Allergen immunotherapy is highly effective in treating patients with IgE-mediated allergic rhinitis and asthma, with proven long-term benefits that may persist for years after discontinuation. Subcutaneous immunotherapy remains the gold standard whereas sublingual immunotherapy represents an effective alternative for self-administration. Nonetheless, limitations with SCIT include the need for specialist supervision and the risk of systemic side-effects, particularly in asthmatics. For sublingual therapy there is a restricted spectrum of available vaccines and ensuring adherence to treatment may be a particular problem. Whereas modified allergens and virus like particles as adjuvants have shown early promise, use of alternative routes such as intradermal, epicutaneous and intralymphatic immunotherapy and peptide therapy targeting selected T cell or B cell epitopes have so far been unsuccessful in phase 3 trials. There remains a clear need to improve immunotherapy to achieve greater efficacy, safety, and adherence to therapy and to achieve more durable long-term tolerance.

Monoclonal antibodies that selectively target IgE and type 2 immunity have proved highly effective and corticosteroid-sparing in asthma, eczema, and other Th2-driven diseases. There is no evidence that these approaches, when used as single therapies have a disease-modifying effect. Nonetheless, there is a clear rationale and growing interest in using these monoclonal antibodies in combination with allergen immunotherapy.

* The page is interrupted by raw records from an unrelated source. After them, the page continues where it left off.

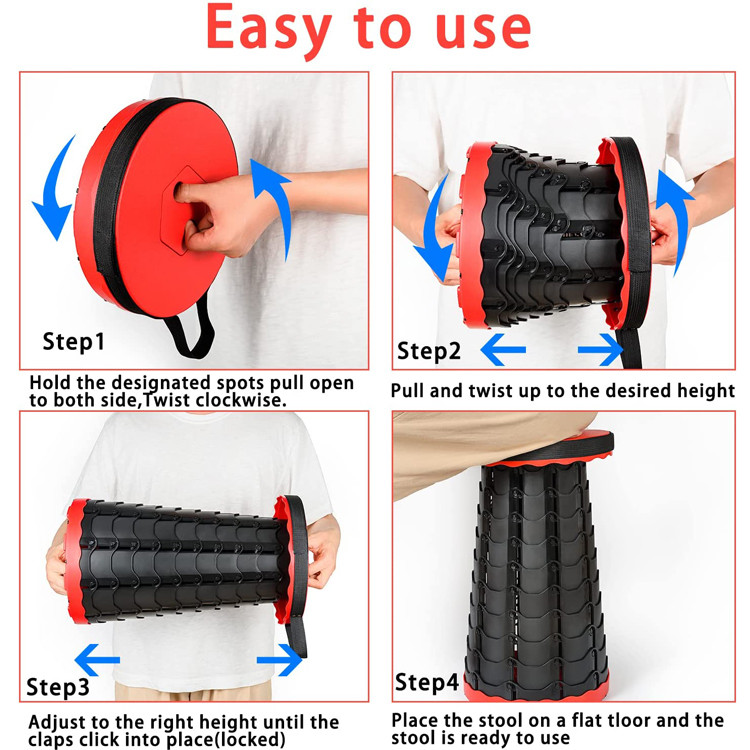 Easy to use

Step1

Hold the designated spots pull open to both side,Twist clockwise.

Step2

Pull and twist up to the desired height

Step3

Adjust to the right height until the claps click into place(locked)

Step4

Place the stool on a flat tloor and the stool is ready to use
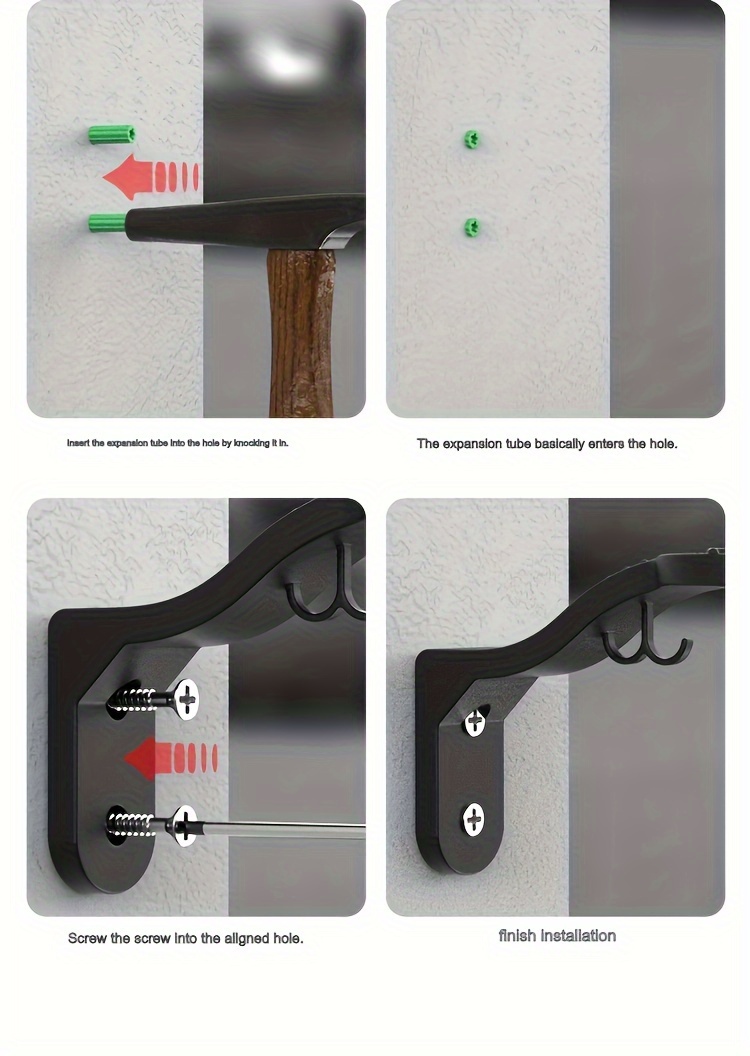 Insert the expansion tube into the hole by knocking it in.

The expansion tube basically enters the hole.

Screw the screw into the aligned hole.

finish installation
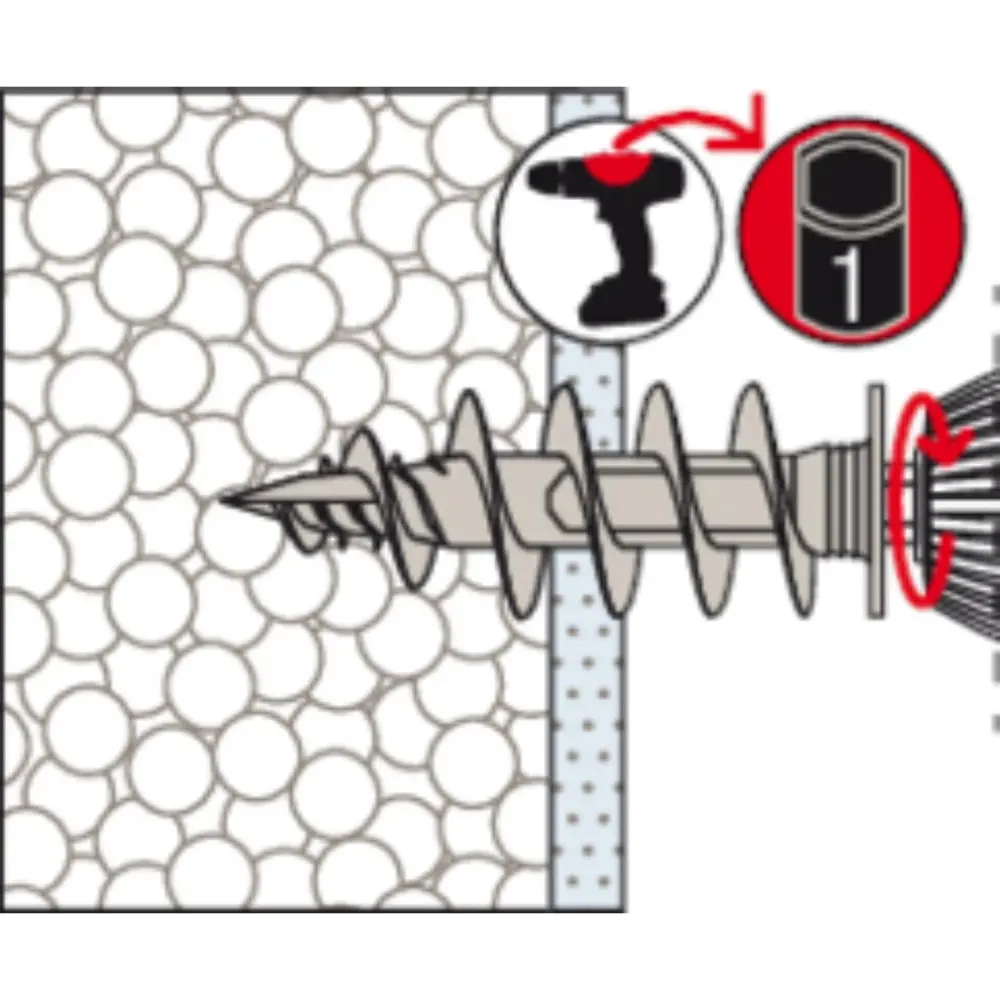 1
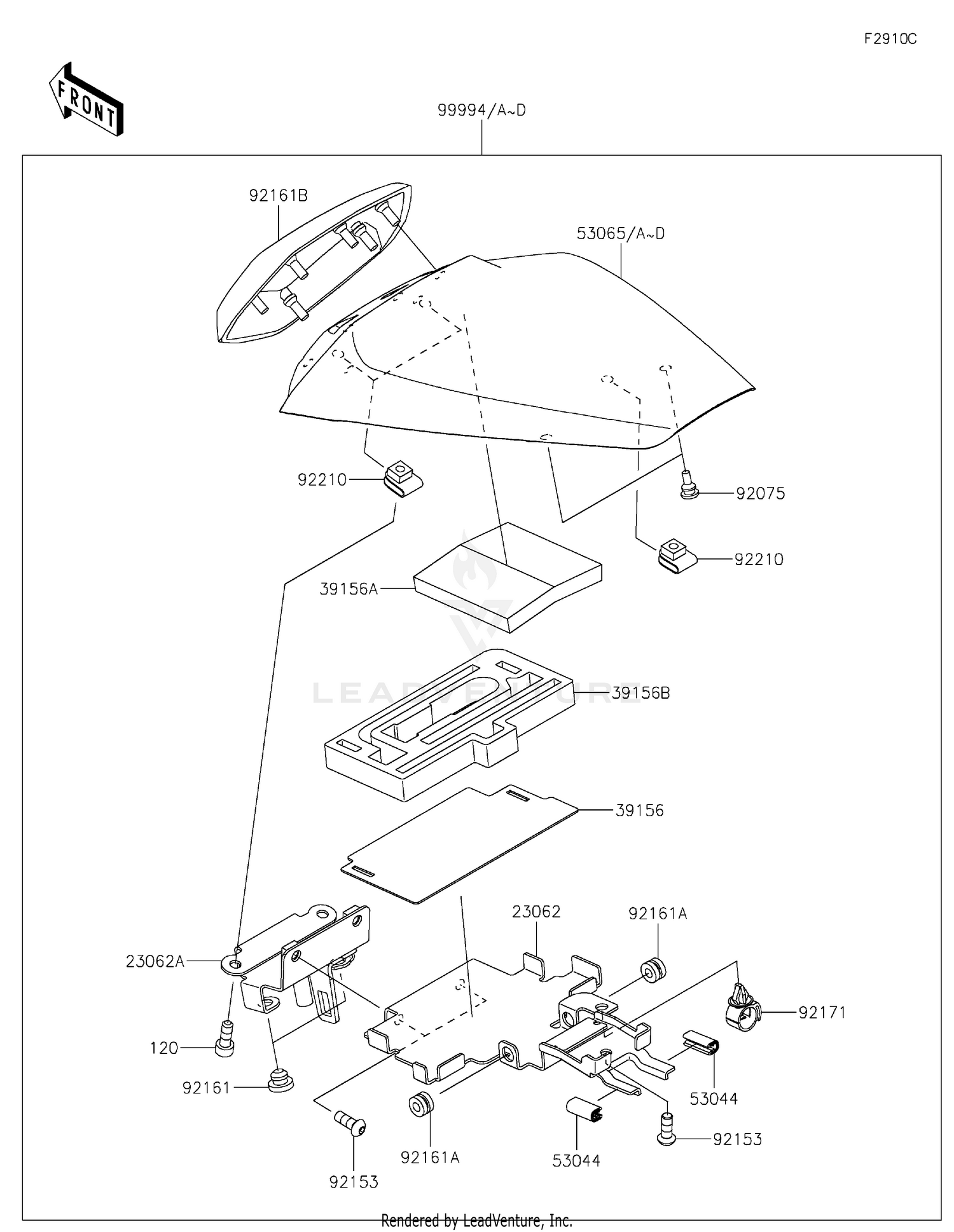 F2910C

FRONT

99994/A~D

92161B

53065/A~D

92210

92075

92210

39156A

LEADVENTURE

39156B

39156

23062

92161A

23062A

92171

120

92161

53044

92153

92161A

53044

92153

Rendered by LeadVenture, Inc.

Combination therapy with AIT and anti-IgE is to date the most promising therapeutic strategy, not only enhancing AIT's safety and tolerability but also providing additional evidence of efficacy compared to AIT alone. When combined with AIT, anti-IL-4 receptor offers a reduction in side effects and an improved immunological profile. However, its impact on short-term efficacy of AIT appears limited. Whether or not targeting the IL-4 receptor alpha could have an impact on long-term tolerance remains to be determined. Targeting epithelial cytokines in combination with AIT is an alternative option. In a recent randomised controlled trial, one year's treatment with subcutaneous cat dander immunotherapy administered along with anti-TSLP demonstrated enhanced AIT efficacy in response to nasal allergen provocation with suppression of symptom scores and immune responses at one year that persisted for one year after discontinuation of therapy compared to AIT alone. Further long-term studies are needed to evaluate the sustained benefits and safety profiles of combination strategies.